Creation began with a garden, the Garden of Eden, filled as the Bible tells us, with flowers and trees beautiful to look at and good for eating. Beauty and functionality! My trip through Italy to monastic houses in the spacious and luxurious Tuscan countryside notorious for its beauty and undulating hillsides covered with family vineyards and olive groves lulled me into thinking I had in fact arrived at either the Garden of Eden or Paradise. Pinch me, is this real?? High in the Apennine hills is somewhat breathtaking literally, climbing the cobblestone streets with old Italian women who have done it since childhood (the young ride up on motor scooters!) and figuratively with the beautiful panoramas. The clouds and mist delicately wrap themselves around the mountain tops in the early morning as I sip cappuccino on the terrace, and then they slowly disappear revealing the splendid, green mountain peaks as sunlight separates the mists and bursts through. The mountains undulate across a horizon dotted with luxurious villas built by prosperous Italian immigrants returning home from places like my home USA or Scotland or even as far away as Buenos Aires as one Villa decidedly proclaimed with Villa Buenos Aires in tiles above the door as it clings to the hillside. My old town was quiet, circled round by a medieval wall. The streets were all small and narrow, as they were not built for cars and definitely not tour buses which have to back up and down as do cars so each other can pass.

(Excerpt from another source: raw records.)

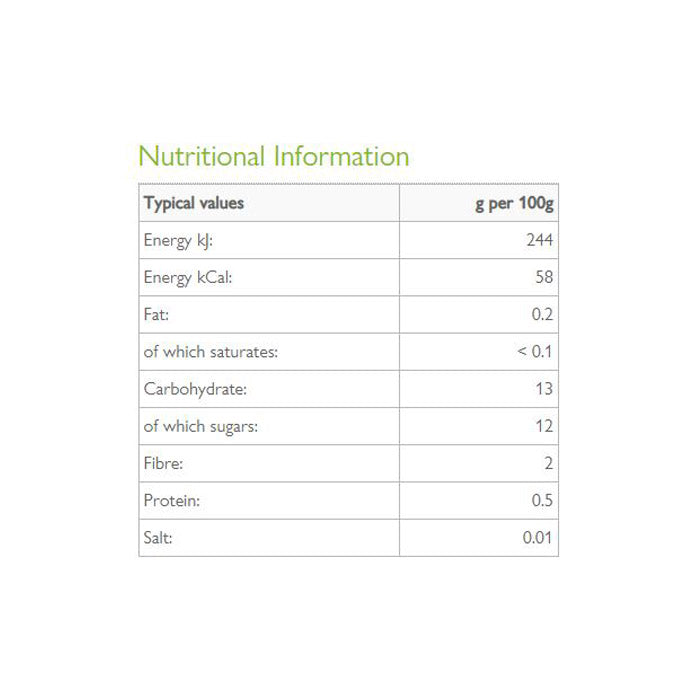 Nutritional Information

| Typical values | g per 100g |
|---|---|
| Energy kJ: | 244 |
| Energy kCal: | 58 |
| Fat: | 0.2 |
| of which saturates: | < 0.1 |
| Carbohydrate: | 13 |
| of which sugars: | 12 |
| Fibre: | 2 |
| Protein: | 0.5 |
| Salt: | 0.01 |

Amongst the Tuscan villas and tiled roofs, we visited San Gimignano monastery arriving at the base of a hillock. The monastery itself was only arrived at by a long, arduous hike for this oldish nun but the garden of God awaited both in the panorama and in gardens atop the hillock.
Theologically, some say transfiguration is reparation or exchange of the old earth for the new heaven/Jerusalem. Resurrection is new life, new birth from the old. However you choose to think of your theology, the obvious monastic fact is that this 1000 year old church and property on top of San Gimignano hill has been resurrected. The flower and vegetable gardens are beautifully tended and lovingly cared for; they speak of resurrection beauty and are fecund with new life. The church too is resurrected. After a toothbrush type cleaning of the somewhat ruinous state of the church, (it was being used as a warehouse when turned over to this new monastic house) it is now lovely, re-birthed if you will, and welcomes guests and visitors for prayer and short stays for those hearty enough to journey into the countryside and then up the hill. There are two to four brothers there at any one time from a nearby monastic house; the community is part of a new monasticism/revival.
The arduous trek up the hill and the leisurely pace down gave this nun and perhaps other visitors the chance to reflect on the metaphorical suffering journey of the cross to the promise and joy of resurrection and new birth.